Google took the unusual step of banning all of the web sites after reviewing the 11 million+ sites hosted under subdomains of the the co.cc domain. They found an overwhelming majority of the sites to be low-quality, spammy sites. Rather than weeding them out one at a time, the search engine giant simply wiped them all from their database. The .cc ccTLD has been offered by domain registrars for several years as an alternative to standard .com, .net and .org top level domains.
The .cc extension is actually a ccTLD (country code top level domain) for the Cocos (Keeling) Islands off the coast of Australia. The domain name co.cc is registered to a Korean company that offers free and low cost web site hosting. Unfortunately, this business model attracted a huge number of spammers who put up poor quality web sites. Many of these sites are autoblogs. Autoblogs are built with automated systems that publish content taken from other sites, with or without the original authors’ permission. Google’s recent specifically targeted wen pages with low-quality or duplicated content and lowered their rankings or filtered them out of its search results.
“Banning” is a severe punishment mostly used for web sites that clearly violate Google’s Webmaster Guidelines. When a site is banned, all of its pages are removed from Google’s index, which means the web pages will never show up in Google’s search results.

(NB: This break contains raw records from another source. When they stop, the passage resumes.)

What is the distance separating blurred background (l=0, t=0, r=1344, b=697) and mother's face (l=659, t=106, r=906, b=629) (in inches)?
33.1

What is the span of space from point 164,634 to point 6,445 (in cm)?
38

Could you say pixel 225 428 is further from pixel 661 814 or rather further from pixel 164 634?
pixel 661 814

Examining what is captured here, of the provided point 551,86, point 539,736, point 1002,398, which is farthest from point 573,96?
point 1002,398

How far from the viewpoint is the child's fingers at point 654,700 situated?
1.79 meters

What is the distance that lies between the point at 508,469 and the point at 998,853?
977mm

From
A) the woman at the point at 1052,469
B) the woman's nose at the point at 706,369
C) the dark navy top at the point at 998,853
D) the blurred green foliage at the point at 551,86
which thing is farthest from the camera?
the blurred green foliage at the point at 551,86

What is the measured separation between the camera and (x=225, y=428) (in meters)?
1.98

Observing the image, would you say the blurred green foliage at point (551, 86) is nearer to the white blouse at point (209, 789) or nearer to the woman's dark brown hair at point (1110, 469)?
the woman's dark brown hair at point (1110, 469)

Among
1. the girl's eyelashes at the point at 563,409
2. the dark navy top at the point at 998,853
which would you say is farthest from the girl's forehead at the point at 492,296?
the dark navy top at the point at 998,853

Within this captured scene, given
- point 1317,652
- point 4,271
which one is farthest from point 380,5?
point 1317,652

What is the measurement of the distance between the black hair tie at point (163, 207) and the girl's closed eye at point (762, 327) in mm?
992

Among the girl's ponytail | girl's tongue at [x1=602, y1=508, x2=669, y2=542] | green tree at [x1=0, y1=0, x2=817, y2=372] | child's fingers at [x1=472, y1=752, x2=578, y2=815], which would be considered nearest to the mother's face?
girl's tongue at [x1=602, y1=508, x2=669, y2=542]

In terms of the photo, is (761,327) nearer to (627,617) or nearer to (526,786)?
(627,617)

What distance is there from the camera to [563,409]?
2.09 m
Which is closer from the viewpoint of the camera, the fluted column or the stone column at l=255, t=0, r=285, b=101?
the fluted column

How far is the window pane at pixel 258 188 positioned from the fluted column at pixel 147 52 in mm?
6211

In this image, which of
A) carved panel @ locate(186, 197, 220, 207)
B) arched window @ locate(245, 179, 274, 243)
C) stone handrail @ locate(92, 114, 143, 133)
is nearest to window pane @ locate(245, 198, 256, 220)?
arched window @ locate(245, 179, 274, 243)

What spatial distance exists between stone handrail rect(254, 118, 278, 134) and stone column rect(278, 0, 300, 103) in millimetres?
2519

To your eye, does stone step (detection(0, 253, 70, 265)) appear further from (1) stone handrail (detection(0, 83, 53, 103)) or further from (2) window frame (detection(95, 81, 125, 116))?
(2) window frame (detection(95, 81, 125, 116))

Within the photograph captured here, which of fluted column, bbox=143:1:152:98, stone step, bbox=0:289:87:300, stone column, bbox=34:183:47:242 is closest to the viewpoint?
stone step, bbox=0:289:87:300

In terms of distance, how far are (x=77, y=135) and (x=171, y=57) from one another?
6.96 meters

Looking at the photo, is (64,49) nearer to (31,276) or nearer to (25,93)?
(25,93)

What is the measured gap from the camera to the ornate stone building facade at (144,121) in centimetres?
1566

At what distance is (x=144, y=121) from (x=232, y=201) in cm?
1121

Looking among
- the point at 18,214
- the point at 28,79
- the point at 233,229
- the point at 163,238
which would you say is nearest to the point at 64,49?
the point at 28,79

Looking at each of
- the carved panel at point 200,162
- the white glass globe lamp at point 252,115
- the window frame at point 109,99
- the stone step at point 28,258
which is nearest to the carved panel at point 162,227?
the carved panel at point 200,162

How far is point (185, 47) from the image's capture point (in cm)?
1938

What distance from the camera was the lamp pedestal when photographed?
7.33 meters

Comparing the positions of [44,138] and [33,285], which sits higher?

The Korean company that runs the co.cc web site offered subdomain hosting. That means that you could register a free or low-cost subdomain and set up a web site. The subdomain is an optional part of a full domain name. It comes before the actual domain name. www is the most common subdomain, but any valid combination of letters and numbers can be used to create a subdomain, which allows an almost unlimited number of stand-alone web sites to exist under a parent domain name. For example, mydomain.co.cc could be set up as a separate web site from the co.cc parent domain.
Not all free hosting is necessarily bad, but before you use free hosting you should check out the reputation of the company who runs it and investigate the types of sites that they allow people to host. You can do this by simply using the “site” query command in Google and take a look at several of the pages that show up in Google’s search results.
For example, if co.cc had not been banned, the following query for all of the pages in Google’s index under the co.cc domain would have returned the number of web pages found in all 11 million+ web sites.
site:co.cc
However, once a domain name has been banned, you will see zero pages in Google’s index.